Exercise requirements: Substitute "staghorn coral" for every "branching coral" in the lines below, leaving everything else unchanged. Leave the pictures out of your answer.

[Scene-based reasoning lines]
╔══
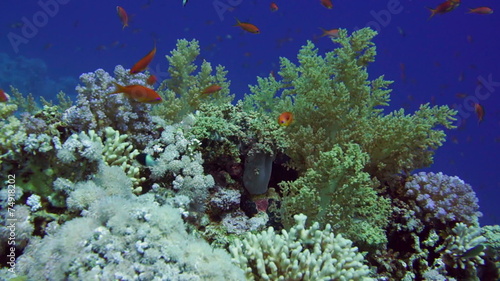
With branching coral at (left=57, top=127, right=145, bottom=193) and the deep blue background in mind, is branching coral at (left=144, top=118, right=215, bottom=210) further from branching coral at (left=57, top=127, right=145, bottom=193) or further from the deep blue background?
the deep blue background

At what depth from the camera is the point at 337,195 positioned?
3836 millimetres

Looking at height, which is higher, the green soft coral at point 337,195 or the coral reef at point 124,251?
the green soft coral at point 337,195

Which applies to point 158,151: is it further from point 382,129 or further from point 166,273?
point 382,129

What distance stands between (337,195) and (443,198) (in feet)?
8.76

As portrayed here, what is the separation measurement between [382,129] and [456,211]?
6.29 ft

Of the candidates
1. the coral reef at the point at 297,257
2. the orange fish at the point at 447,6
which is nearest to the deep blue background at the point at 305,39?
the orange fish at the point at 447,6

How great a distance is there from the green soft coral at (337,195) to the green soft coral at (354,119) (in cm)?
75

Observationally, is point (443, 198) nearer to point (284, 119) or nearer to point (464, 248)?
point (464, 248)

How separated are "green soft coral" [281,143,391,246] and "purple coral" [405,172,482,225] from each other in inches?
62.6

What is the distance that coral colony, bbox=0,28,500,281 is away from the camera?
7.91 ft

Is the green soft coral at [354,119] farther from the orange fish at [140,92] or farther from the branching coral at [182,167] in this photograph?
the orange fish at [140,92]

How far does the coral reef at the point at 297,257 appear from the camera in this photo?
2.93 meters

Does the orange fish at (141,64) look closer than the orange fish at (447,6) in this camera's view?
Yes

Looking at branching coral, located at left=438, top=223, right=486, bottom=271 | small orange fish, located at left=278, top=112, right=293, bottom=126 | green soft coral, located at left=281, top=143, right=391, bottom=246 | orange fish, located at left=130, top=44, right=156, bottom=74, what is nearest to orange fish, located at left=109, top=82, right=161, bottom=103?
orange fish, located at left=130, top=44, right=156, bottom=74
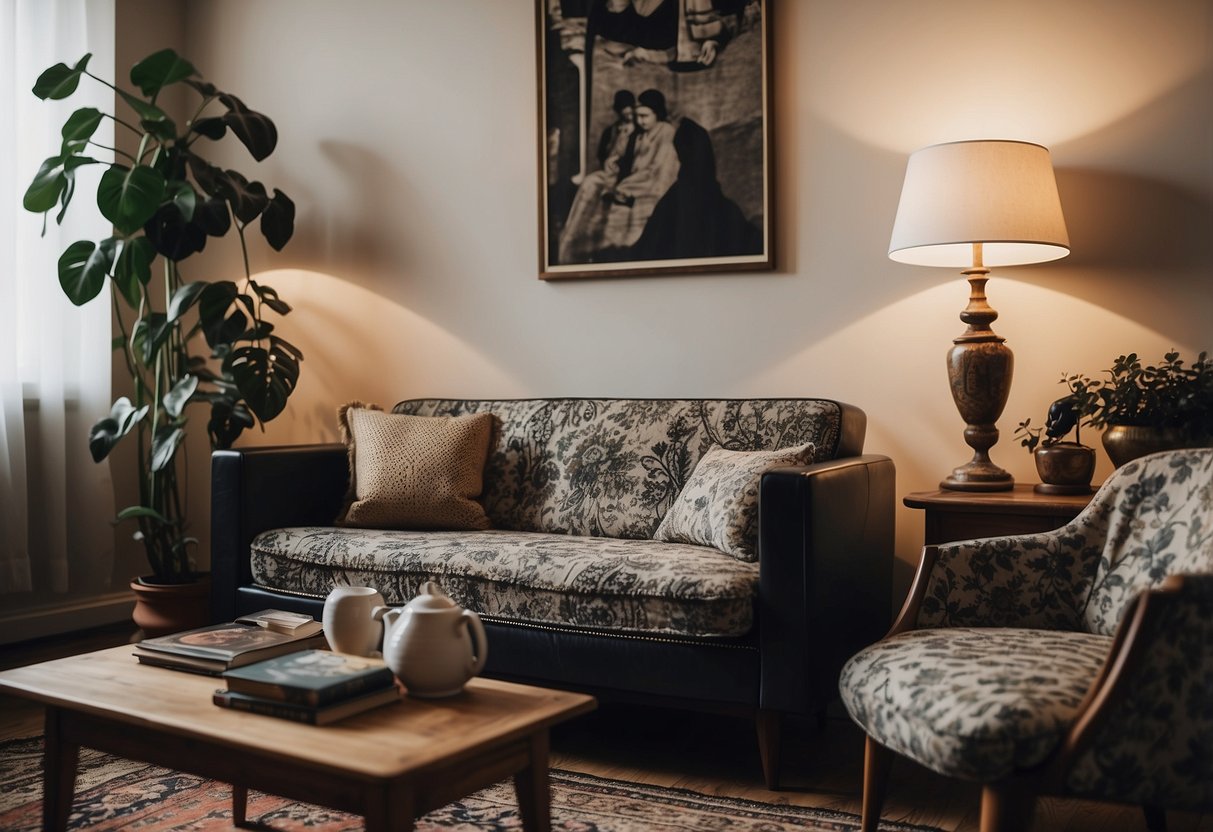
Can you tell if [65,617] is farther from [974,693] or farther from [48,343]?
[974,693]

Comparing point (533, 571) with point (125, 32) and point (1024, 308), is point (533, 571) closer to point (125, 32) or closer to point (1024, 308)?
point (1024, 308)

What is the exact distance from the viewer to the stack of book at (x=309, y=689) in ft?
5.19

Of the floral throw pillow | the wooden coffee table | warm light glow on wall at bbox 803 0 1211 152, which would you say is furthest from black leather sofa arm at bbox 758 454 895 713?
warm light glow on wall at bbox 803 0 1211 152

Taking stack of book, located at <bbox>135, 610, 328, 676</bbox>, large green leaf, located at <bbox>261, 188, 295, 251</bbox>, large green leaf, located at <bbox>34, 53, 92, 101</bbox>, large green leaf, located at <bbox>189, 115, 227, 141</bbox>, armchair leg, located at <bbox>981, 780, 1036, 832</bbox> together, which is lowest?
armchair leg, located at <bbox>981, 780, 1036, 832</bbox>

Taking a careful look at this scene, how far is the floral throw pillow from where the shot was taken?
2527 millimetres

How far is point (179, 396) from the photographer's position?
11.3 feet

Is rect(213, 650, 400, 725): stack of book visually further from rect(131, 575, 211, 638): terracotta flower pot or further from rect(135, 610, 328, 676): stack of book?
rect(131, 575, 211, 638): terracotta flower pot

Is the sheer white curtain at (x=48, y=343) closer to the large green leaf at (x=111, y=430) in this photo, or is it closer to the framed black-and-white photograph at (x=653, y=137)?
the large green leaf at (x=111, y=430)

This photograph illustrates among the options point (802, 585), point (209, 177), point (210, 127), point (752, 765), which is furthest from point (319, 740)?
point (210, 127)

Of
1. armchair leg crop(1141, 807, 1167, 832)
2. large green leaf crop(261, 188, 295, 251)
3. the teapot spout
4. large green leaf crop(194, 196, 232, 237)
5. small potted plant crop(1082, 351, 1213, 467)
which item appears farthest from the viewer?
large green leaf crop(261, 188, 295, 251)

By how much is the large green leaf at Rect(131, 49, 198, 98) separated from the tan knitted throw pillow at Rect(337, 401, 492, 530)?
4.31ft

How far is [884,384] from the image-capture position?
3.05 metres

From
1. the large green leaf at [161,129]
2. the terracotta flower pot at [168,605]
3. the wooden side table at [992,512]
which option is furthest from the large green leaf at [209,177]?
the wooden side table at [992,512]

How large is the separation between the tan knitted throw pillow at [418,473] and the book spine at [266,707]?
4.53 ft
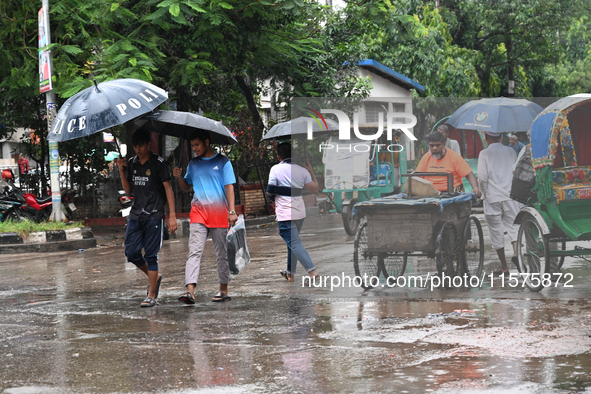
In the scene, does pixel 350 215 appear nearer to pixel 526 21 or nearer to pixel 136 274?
╚══
Result of this task:
With staghorn coral at (left=57, top=127, right=145, bottom=193) and the deep blue background in mind, is staghorn coral at (left=144, top=118, right=215, bottom=210) further from staghorn coral at (left=57, top=127, right=145, bottom=193) or further from the deep blue background?
the deep blue background

At what depth from the camera is the point at 337,195 positioned?
3836 millimetres

Looking at height, which is higher, the green soft coral at point 337,195 or the coral reef at point 124,251?
the green soft coral at point 337,195

Which applies to point 158,151: is it further from point 382,129 or further from point 166,273?
point 382,129

What distance stands between (337,195) and (443,198) (in feet)?
8.76

As portrayed here, what is the separation measurement between [382,129] and [456,211]?
6.29 ft

Of the candidates
1. the coral reef at the point at 297,257
2. the orange fish at the point at 447,6
which is nearest to the deep blue background at the point at 305,39?
the orange fish at the point at 447,6

How great a distance is there from the green soft coral at (337,195) to the green soft coral at (354,119) (in cm)?
75

Observationally, is point (443, 198) nearer to point (284, 119) or nearer to point (464, 248)?
point (464, 248)

How separated are "green soft coral" [281,143,391,246] and "purple coral" [405,172,482,225] from each other in inches?
62.6

What is the distance that coral colony, bbox=0,28,500,281 is away from the camera?
7.91 ft

Is the green soft coral at [354,119] farther from the orange fish at [140,92] or farther from the staghorn coral at [182,167] in this photograph?
the orange fish at [140,92]

How far does the coral reef at the point at 297,257 appear from the camera in this photo?
2.93 meters

Does the orange fish at (141,64) look closer than the orange fish at (447,6) in this camera's view?
Yes

Looking at staghorn coral, located at left=438, top=223, right=486, bottom=271 | small orange fish, located at left=278, top=112, right=293, bottom=126 | green soft coral, located at left=281, top=143, right=391, bottom=246 | orange fish, located at left=130, top=44, right=156, bottom=74, what is nearest to orange fish, located at left=109, top=82, right=161, bottom=103?
orange fish, located at left=130, top=44, right=156, bottom=74
Can you tell if [65,617] is farther from [974,693] or farther from [48,343]?
[974,693]

Comparing point (533, 571) with point (125, 32) and point (1024, 308), is point (533, 571) closer to point (125, 32) or closer to point (1024, 308)?
point (1024, 308)

What is the exact distance from the viewer to the stack of book at (x=309, y=689) in ft?
5.19

Of the floral throw pillow | the wooden coffee table | warm light glow on wall at bbox 803 0 1211 152, which would you say is furthest from black leather sofa arm at bbox 758 454 895 713?
warm light glow on wall at bbox 803 0 1211 152

Taking stack of book, located at <bbox>135, 610, 328, 676</bbox>, large green leaf, located at <bbox>261, 188, 295, 251</bbox>, large green leaf, located at <bbox>34, 53, 92, 101</bbox>, large green leaf, located at <bbox>189, 115, 227, 141</bbox>, armchair leg, located at <bbox>981, 780, 1036, 832</bbox> together, which is lowest?
armchair leg, located at <bbox>981, 780, 1036, 832</bbox>

Taking a careful look at this scene, how far is the floral throw pillow from where the shot was taken?
2527 millimetres

How far is point (179, 396) from the photographer's position?
11.3 feet

Is rect(213, 650, 400, 725): stack of book visually further from rect(131, 575, 211, 638): terracotta flower pot or further from rect(135, 610, 328, 676): stack of book?
rect(131, 575, 211, 638): terracotta flower pot

Is the sheer white curtain at (x=48, y=343) closer to the large green leaf at (x=111, y=430) in this photo, or is it closer to the framed black-and-white photograph at (x=653, y=137)?
the large green leaf at (x=111, y=430)

This photograph illustrates among the options point (802, 585), point (209, 177), point (210, 127), point (752, 765), which is furthest from point (319, 740)?
point (210, 127)

Of
1. armchair leg crop(1141, 807, 1167, 832)
2. large green leaf crop(261, 188, 295, 251)
3. the teapot spout
4. large green leaf crop(194, 196, 232, 237)
5. small potted plant crop(1082, 351, 1213, 467)
which item appears farthest from the viewer?
large green leaf crop(261, 188, 295, 251)

By how much is the large green leaf at Rect(131, 49, 198, 98) separated from the tan knitted throw pillow at Rect(337, 401, 492, 530)?
4.31ft

How far is [884,384] from the image-capture position?
3.05 metres

From
1. the large green leaf at [161,129]
2. the terracotta flower pot at [168,605]
3. the wooden side table at [992,512]
which option is furthest from the large green leaf at [209,177]?
the wooden side table at [992,512]

How large is the separation between the tan knitted throw pillow at [418,473] and the book spine at [266,707]?
4.53 ft
In the scene, does pixel 350 215 appear nearer to pixel 526 21 or nearer to pixel 136 274?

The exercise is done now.